Considering that the differences in training time among the models are marginal and the increase in complexity remains within an acceptable range, this study achieves a reasonable balance between accuracy and efficiency through multi-module collaborative design, showcasing an effective strategy for performance improvement.
Table 7 presents the results of paired sample t-tests on the prediction errors of daily new confirmed COVID-19 cases under sliding window widths of 3 days and 7 days across different model configurations. The results indicate that the integration of TSMixer and KAN (B1 vs. B3) significantly improves the multi-step forecasting performance, with predictions under the 7-day sliding window exhibiting greater stability, demonstrating the effectiveness of KAN in enhancing temporal feature modeling. The introduction of the BiGRU structure (B1 vs. B2) also yields significant performance improvements at all time points, validating the importance of sequential contextual information for prediction. The combination of TSMixer and BiGRU (B2 vs. B3) shows significant advantages at all time steps, highlighting their synergistic role in performance enhancement.
Notably, in the single-step forecasting task with a 7-day window, the t-test p-values for comparisons B1 vs. B2, B1 vs. B3, and B2 vs.

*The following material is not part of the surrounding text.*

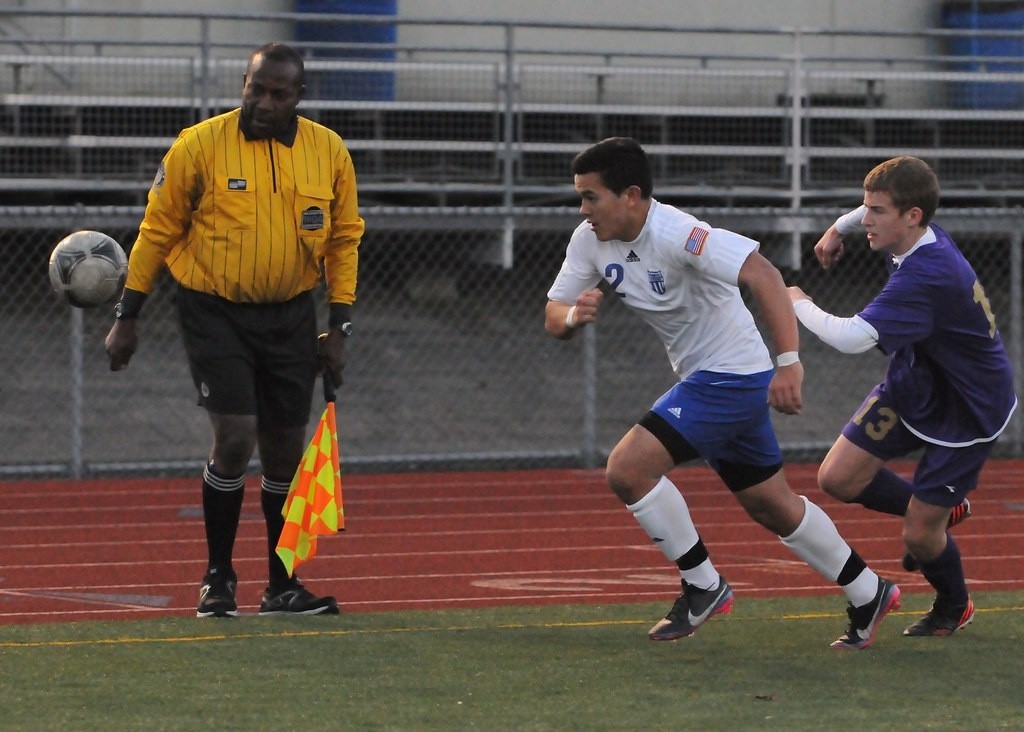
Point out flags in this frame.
[275,401,346,580]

B3 are all greater than 0.05, indicating no statistically significant differences among these models. This may be attributed to the 7-day window providing sufficient temporal information, allowing baseline models to perform well in single-step prediction with limited differences. Upon further incorporating the self-attention mechanism into B3 (B3 vs. B0), the proposed model achieves statistically significant performance improvements at most time points, especially at t = 1 and t = 2, reflecting its enhanced ability to capture critical features at key time steps. However, minor fluctuations at a few time points suggest that the application of attention mechanisms may require task-specific adjustments.
In summary, the experimental results validate the effectiveness and robustness of the module combinations in improving prediction performance, while revealing subtle yet meaningful differences among the models.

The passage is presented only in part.